#### [ACTIVITY 1]
Who does the forum thread on James Levine's withdrawal say will be the principal conductor?
#### [ACTIVITY 2]
Please pick up the forum thread on James Levine's withdrawal after its last post and continue it.

#### [DOCUMENT SEGMENT]
*-*-*

# Breaking News - Maestro Levine is out for the season



## Almaviva (Aug 13, 2010)

Fall, spine injury. Fabio Luisi will be the principal conductor, including for some Sigfried performances. Derrick Inouye will also conduct Sigfried.

http://artsbeat.blogs.nytimes.com/2011/09/06/james-levine-withdraws-from-met-fall-season/?hp

The witches are active in the world of opera. Dead tenor, ailing maestro...

I wish Jimmy a prompt recovery.

What do you guys think will be the impact of this? Will Sigfried be any good?


----------



## Sid James (Feb 7, 2009)

Thanks for posting the NYT article. I know he's had health problems (through TC, a great resource on these things, we're a bit distanced from all this kind of stuff down here in Oz).

I think it may well be time for Maestro Levine to retire & just take life at a slower pace. He's definitely earned it. I don't know if he's got children & grandchildren or whatever, but I think whatever these circumstances, he's done a lot for classical music over the decades, esp. opera. I think he'd be wise to do himself justice & think of himself for a change, not his art or his fans or whoever. I know this is very difficult for an artist, but in terms of intensive jobs like doing _The Ring_, I think his career is over & probably better for him to rest and enjoy what he can of his older age/retirement...


----------



## mamascarlatti (Sep 23, 2009)

Sid James said:


> Thanks for posting the NYT article. I know he's had health problems (through TC, a great resource on these things, we're a bit distanced from all this kind of stuff down here in Oz).
> 
> I think it may well be time for Maestro Levine to retire & just take life at a slower pace. He's definitely earned it. I don't know if he's got children & grandchildren or whatever, but I think whatever these circumstances, he's done a lot for classical music over the decades, esp. opera. I think he'd be wise to do himself justice & think of himself for a change, not his art or his fans or whoever. I know this is very difficult for an artist, but in terms of intensive jobs like doing _The Ring_, I think his career is over & probably better for him to rest and enjoy what he can of his older age/retirement...


I suspect the problem is that he doesn't have anything outside his work - no family, spouse, children or whatever. So it must be so hard to walk away.


----------



## Sid James (Feb 7, 2009)

Thanks for telling me that,* mamascarlatti.* Well, it does make sense in that way. However, Maestro Levine could still be involved in music in many ways apart from being on the podium. I don't need to tell you or anyone here of these ways - eg. teaching, consultancy work, sitting on panels of music competitions, masterclasses, stuff like that. Or if he does want to still perform, maybe not do it full-time? I know he's a very good accompanist on the piano, he could go that way if he's able/inclined as well. But I can understand what retirement may mean for many artists - oblivion. By the same token, it's not really edifying to end up like the late Ella Fitzgerald, who was warned by doctors to give up performing and retire for her health (eg. preserve what little good health she had). She didn't, and ended up overworking herself and in her subsequent forced retirement was plagued by health problems associated with that. I don't envy our musicians in any part of the spectrum - classical or not - it can simply be gruelling, esp. for people who are world famous, like Maestro Levine (& a commonality between Ella & Levine is that they both had no children - even though the former had an adopted son - so I suppose they saw/see retirement as a kind of death)...

*-*-*

#### [RECORDS PROVIDED]

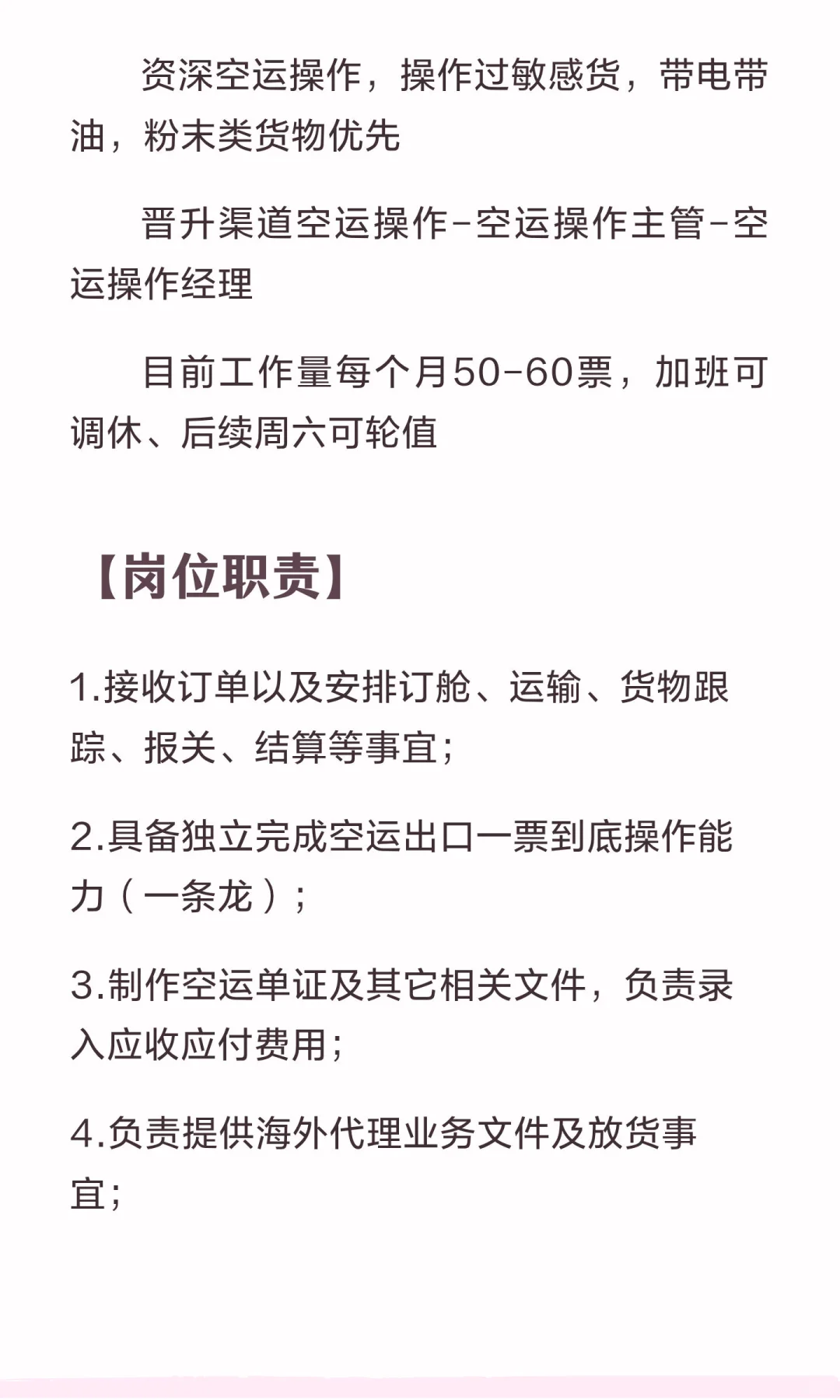 资深空运操作，操作过敏感货，带电带油，粉末类货物优先

晋升渠道空运操作-空运操作主管-空运操作经理

目前工作量每个月50-60票，加班可调休、后续周六可轮值

【岗位职责】

1.接收订单以及安排订舱、运输、货物跟踪、报关、结算等事宜；

2.具备独立完成空运出口一票到底操作能力（一条龙）；

3.制作空运单证及其它相关文件，负责录入应收应付费用；

4.负责提供海外代理业务文件及放货事宜；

*-*-*

#### [ANSWER SPACE 1]
Fabio Luisi.

#### [ANSWER SPACE 2]
----------



## Almaviva (Aug 13, 2010)

Yes, this is very sad, I think maestro Levine lives for his music. Well, he will carry on as musical director at the Met, just won't be able to be on the podium. It is touching to see how the NY public loves him. Last time I saw him live, there was such a prolonged ovation when he walked into the pit! For someone whose live was overwhelmingly focused on his work like Nat said, he must crave those 5 minutes of applause. I suspect that once he stops conducting he'll get depressed and will die soon. Poor guy. I love him, and always felt a bit irritated when people criticized his conducting - while not perfect, he is in my opinion a darn good opera conductor who shaped up his orchestra and made of the New York Philharmonic the *second* best orchestra in New York City - quite an accomplishment, given the direct competition for musicians just across the plaza.


----------



## amfortas (Jun 15, 2011)

I too am sorry to see Maestro Levine sidelined for at least the near future. I hope he's able to return to conducting, at least for long enough to leave it on his own terms.

On a more mundane note, I can't help but wonder how this event will affect the marketing of the Met's Ring cycle. Though there are DVD and/or CD sets of this work that change directors or performers from one opera to the next, I don't know if there's a modern set that switches conductors midway through. Will such a change be so jarring as to leave this cycle without any artistic (or commercial) identity?


----------



## jflatter (Mar 31, 2010)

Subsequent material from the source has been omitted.